Kate Rusby & Friends |
at the Barbican,
(6 March 2004)
Buoyed by the release of her just-released DVD Live In Leeds, this evening was a great opportunity to see Kate Rusby performing in her home county. The atmosphere as I found my seat was buzzing -- Rusby is attracting large audiences to her gigs nowadays, and there were at least 1,000 at the Barbican for this show. The gig was billed as "The Kate Rusby Trio' -- but, as ever, Rusby sprang a couple of nice surprises on us, for the stage was set up for five musicians. Joining her was Fine Friday's Kris Drever, a very talented multi-instrumentalist and singer from Orkney, and Yorkshire's own singer-guitarist Dave Burland. They provided sterling support to Kate, her multi-instrumentalist husband John McCusker and diatonic accordionist Andy Cutting.

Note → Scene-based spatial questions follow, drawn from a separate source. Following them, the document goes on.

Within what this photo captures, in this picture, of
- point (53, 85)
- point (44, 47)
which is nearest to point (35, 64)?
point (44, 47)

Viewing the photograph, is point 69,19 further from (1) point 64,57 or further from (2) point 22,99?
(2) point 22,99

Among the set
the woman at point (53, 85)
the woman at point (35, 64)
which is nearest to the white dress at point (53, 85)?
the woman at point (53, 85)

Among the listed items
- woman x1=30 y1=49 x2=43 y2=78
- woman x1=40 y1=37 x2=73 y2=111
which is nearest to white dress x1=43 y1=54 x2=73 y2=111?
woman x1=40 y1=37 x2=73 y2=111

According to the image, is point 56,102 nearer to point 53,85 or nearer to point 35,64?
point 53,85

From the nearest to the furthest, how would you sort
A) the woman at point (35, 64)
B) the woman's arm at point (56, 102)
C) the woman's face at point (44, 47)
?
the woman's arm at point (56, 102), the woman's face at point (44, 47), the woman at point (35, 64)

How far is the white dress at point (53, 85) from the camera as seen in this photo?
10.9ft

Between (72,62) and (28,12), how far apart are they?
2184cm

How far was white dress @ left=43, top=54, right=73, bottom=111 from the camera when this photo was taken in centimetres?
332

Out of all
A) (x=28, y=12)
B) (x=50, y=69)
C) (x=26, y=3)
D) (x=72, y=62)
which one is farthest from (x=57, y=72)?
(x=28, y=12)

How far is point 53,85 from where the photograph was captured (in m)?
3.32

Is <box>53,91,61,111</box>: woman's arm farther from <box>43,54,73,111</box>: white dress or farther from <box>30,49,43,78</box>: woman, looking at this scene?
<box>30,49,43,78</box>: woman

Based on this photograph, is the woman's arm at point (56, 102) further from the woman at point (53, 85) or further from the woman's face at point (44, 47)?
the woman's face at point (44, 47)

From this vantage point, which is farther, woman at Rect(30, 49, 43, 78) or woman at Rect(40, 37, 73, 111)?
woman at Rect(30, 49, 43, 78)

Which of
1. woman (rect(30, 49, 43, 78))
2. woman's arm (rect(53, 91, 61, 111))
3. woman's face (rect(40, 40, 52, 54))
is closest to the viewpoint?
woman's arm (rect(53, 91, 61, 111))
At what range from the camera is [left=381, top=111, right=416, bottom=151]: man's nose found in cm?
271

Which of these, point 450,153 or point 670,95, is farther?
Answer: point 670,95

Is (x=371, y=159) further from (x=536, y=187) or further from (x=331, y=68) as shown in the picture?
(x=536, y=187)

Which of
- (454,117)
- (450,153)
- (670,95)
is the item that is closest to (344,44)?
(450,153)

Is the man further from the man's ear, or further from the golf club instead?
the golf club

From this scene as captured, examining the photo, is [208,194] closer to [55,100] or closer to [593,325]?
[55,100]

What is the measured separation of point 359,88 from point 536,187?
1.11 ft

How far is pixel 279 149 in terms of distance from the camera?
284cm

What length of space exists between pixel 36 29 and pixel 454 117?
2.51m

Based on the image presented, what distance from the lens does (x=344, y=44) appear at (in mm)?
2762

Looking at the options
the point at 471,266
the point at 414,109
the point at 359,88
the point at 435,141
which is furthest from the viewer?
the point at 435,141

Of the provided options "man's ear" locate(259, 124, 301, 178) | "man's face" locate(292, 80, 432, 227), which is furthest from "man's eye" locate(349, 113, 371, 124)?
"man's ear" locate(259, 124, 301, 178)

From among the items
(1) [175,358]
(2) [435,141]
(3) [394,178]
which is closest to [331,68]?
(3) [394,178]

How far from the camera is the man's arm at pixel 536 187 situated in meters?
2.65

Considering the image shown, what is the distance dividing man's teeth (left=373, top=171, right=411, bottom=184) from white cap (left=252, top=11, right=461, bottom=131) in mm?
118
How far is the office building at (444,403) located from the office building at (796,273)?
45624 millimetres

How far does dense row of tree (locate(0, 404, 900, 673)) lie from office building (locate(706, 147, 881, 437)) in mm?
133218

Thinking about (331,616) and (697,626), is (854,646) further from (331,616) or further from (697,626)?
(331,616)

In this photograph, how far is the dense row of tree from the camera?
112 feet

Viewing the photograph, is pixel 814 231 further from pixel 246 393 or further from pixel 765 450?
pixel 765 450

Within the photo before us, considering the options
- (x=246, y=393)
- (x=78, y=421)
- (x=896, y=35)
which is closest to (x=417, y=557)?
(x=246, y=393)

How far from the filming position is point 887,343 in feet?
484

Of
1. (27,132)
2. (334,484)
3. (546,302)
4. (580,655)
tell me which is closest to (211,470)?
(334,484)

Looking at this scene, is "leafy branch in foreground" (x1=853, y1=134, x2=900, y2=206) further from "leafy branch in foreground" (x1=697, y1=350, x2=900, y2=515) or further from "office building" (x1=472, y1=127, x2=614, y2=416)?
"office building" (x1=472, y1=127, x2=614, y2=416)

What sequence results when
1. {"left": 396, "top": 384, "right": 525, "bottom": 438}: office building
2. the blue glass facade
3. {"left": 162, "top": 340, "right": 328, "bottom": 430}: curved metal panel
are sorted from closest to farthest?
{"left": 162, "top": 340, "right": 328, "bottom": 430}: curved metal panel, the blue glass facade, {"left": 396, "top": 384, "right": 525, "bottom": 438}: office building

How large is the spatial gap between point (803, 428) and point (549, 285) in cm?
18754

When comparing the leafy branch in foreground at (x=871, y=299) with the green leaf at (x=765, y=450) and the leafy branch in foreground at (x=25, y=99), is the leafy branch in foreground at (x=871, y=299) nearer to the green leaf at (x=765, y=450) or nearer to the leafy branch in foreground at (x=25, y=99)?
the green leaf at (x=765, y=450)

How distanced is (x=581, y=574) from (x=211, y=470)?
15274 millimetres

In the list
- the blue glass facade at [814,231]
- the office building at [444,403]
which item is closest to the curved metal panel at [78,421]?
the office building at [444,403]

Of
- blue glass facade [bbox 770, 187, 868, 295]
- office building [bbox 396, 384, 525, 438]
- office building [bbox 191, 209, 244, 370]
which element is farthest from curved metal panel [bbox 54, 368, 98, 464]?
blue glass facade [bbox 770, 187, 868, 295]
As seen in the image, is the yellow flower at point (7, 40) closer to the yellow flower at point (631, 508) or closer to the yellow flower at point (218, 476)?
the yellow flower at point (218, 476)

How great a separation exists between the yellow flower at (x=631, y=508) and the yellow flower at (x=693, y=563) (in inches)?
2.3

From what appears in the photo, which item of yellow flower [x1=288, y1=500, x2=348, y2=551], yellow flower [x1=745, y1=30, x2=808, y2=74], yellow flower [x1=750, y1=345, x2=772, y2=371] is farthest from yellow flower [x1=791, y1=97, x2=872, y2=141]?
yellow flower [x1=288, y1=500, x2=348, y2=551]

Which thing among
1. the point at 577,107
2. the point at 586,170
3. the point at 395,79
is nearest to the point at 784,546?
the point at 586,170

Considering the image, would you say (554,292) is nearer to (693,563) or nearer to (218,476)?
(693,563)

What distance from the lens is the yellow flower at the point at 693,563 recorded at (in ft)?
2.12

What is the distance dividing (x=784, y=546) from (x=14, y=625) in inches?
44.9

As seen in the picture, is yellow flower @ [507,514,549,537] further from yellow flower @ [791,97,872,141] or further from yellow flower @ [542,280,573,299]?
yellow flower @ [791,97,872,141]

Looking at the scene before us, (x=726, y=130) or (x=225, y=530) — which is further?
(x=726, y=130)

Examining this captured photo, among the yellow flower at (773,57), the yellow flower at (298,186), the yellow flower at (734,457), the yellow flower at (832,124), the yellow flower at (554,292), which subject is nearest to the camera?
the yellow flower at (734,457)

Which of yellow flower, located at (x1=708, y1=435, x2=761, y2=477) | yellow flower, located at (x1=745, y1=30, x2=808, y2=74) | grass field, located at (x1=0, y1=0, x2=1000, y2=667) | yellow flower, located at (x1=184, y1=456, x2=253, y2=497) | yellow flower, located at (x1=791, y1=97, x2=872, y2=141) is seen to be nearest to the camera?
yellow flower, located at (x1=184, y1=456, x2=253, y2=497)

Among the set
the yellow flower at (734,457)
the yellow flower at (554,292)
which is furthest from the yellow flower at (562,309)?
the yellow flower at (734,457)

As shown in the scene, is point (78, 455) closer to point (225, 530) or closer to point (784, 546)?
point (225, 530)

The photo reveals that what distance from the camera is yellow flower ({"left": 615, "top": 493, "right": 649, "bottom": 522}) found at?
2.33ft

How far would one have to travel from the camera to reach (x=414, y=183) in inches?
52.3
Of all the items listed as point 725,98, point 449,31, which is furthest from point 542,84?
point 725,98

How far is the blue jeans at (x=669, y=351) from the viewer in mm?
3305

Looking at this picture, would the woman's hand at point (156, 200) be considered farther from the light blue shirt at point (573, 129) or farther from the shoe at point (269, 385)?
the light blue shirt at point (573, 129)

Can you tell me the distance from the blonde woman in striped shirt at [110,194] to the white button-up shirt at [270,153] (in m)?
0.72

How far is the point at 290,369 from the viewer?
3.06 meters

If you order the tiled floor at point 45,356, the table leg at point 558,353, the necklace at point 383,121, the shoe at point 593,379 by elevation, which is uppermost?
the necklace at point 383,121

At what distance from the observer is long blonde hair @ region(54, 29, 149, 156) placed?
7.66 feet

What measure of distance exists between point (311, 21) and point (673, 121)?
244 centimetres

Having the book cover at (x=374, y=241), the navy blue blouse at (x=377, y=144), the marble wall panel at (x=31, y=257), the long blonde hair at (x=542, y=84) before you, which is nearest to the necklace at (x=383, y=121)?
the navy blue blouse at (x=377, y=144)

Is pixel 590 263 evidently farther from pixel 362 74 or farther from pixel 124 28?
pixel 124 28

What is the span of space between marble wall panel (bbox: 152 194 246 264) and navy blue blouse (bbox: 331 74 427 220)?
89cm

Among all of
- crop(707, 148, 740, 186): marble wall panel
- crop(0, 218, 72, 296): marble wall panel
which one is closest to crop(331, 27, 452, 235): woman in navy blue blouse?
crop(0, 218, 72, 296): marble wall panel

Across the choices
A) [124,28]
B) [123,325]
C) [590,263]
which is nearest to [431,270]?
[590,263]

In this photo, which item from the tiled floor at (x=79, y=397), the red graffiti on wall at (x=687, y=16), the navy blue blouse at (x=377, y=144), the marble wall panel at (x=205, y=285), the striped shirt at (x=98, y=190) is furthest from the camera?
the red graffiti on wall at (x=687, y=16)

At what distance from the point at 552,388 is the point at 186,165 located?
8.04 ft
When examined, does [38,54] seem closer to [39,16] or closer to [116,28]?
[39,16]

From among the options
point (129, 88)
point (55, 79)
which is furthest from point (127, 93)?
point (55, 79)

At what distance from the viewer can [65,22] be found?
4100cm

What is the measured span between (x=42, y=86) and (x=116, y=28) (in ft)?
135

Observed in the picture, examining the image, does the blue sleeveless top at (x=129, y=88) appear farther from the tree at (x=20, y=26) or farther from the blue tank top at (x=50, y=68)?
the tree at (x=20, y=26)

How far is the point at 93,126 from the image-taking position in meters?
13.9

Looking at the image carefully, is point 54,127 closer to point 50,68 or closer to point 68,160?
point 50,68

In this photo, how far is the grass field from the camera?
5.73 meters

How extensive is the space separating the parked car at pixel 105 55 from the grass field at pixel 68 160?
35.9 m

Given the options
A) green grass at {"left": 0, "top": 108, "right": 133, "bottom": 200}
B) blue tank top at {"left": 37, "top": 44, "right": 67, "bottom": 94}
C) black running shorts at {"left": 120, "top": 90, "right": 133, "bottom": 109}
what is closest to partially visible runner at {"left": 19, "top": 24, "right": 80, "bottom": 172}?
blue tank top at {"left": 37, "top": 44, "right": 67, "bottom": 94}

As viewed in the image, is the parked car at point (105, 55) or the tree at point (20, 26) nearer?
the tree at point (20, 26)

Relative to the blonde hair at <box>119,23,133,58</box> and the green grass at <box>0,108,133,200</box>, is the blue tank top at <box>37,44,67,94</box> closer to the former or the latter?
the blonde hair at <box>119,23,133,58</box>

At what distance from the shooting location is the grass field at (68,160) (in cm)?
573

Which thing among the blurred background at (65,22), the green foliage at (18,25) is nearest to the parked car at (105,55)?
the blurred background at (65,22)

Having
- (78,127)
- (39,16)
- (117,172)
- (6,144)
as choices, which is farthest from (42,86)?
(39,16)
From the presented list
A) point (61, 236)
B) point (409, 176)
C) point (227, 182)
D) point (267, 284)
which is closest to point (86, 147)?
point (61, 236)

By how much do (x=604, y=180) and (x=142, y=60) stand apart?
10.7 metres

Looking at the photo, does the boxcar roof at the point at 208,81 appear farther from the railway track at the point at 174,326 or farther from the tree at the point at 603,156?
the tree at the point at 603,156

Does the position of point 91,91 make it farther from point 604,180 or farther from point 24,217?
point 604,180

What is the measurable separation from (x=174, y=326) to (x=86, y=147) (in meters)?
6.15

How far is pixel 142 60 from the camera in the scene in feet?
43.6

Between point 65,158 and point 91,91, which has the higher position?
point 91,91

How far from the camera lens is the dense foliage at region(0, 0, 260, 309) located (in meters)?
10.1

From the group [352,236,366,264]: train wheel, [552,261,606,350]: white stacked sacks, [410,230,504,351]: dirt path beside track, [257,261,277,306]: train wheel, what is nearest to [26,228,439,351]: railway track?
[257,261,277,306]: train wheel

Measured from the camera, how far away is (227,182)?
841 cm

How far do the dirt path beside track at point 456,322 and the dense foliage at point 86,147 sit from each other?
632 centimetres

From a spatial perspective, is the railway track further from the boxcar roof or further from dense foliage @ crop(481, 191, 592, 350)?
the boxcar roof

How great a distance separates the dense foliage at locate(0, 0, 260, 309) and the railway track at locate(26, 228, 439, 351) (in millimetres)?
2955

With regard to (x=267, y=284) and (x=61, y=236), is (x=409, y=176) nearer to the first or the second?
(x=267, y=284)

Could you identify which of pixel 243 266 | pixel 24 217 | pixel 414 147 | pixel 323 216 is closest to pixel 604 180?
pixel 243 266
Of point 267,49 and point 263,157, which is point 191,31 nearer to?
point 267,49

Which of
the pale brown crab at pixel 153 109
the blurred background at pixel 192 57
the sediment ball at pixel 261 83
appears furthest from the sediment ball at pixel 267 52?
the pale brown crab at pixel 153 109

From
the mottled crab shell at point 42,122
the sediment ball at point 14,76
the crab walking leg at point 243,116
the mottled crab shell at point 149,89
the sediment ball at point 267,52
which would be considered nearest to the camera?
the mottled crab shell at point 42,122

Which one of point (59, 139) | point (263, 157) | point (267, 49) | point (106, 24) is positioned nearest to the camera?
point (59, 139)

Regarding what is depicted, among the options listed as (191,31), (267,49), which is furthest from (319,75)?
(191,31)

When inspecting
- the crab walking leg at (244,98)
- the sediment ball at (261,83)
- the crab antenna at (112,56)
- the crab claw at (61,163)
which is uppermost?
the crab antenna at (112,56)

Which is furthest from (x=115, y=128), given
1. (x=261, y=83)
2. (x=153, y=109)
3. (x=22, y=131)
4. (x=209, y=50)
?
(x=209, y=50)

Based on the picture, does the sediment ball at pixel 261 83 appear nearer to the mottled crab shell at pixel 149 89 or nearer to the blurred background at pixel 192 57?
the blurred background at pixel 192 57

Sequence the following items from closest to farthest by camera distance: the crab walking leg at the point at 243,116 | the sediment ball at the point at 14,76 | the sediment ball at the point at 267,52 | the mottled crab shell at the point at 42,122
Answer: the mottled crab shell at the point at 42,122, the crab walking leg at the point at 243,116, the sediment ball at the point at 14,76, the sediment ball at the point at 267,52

I've followed Rusby's career for a while now, and this was a really special gig. The atmosphere was fantastic, and the audience was for the most part really up for the concert -- though it always amazes me that some seem to remain unmoved by the performance of this most exquisite and celebrated of Yorkshire singers! Rusby never fails to inject her performances with the strongest, purest vocals and the best musical accompaniment -- she's a great acoustic guitarist herself. She writes beautiful, traditional-sounding songs and has an uncanny knack of rediscovering gorgeous, long-forgotten British folk songs.
Her performance was pretty near faultless, and put the listener through the usual emotional rollercoaster: sublime vocals and instrumentals punctuated with an ocean of humorous banter, and even the occasional tear-jerking moment. The pre-gig publicity is spot-on where Rusby is concerned -- you're promised a "life-affirming evening," and that's exactly what you get. And you never forget that this is the woman who, when accepting a music prize a couple of years back, announced in her fantastic Yorkshire accent "I'm dead proud to be a folk singer, me!"
Rusby performed songs from her recently released album Underneath the Stars, plus favourites like "I Courted A Sailor," "Who Will Sing Me Lullabies," "Fairest of All Yarrow" and "Sir Eglamore" from her earlier releases. Kate's acoustic guitar and beautiful vocals were underpinned by the strongest, most lyrical support from McCusker (cittern/violin/whistles/banjo) and Andy Cutting (diatonic accordion). Kris Drever (double bass/guitar) sang an exquisite song "Funery," his deep, resonant voice filling the Barbican beautifully. Credit to the soundman, Kate's brother Joe Rusby, who did a marvellous job tonight. Dave Burland (acoustic guitar) joined the band in the second half of the set, and provided a wonderful vocal on "Down By the Banks of Wild Primroses."
One of the encores was "Rollin' Home," where the combined vocals of Rusby, Burland and Drever were superb. Rusby's final encore was her beautiful self-composition "Underneath the Stars" (currently on BBC Radio 2's A-list, something of a coup for a folk singer). She occasionally performs this song with the brass players of the Grimethorpe Colliery Band -- a very moving sight and sound. I've also seen Rusby sing this song quite literally "underneath the stars," at a very special outdoor summer charity gig near to her hometown of Barnsley. That was truly a moment to savour.
Tonight she performed the song solo, and it was perfect. Rusby is undoubtedly one of Yorkshire's finest contemporary female singer-songwriters.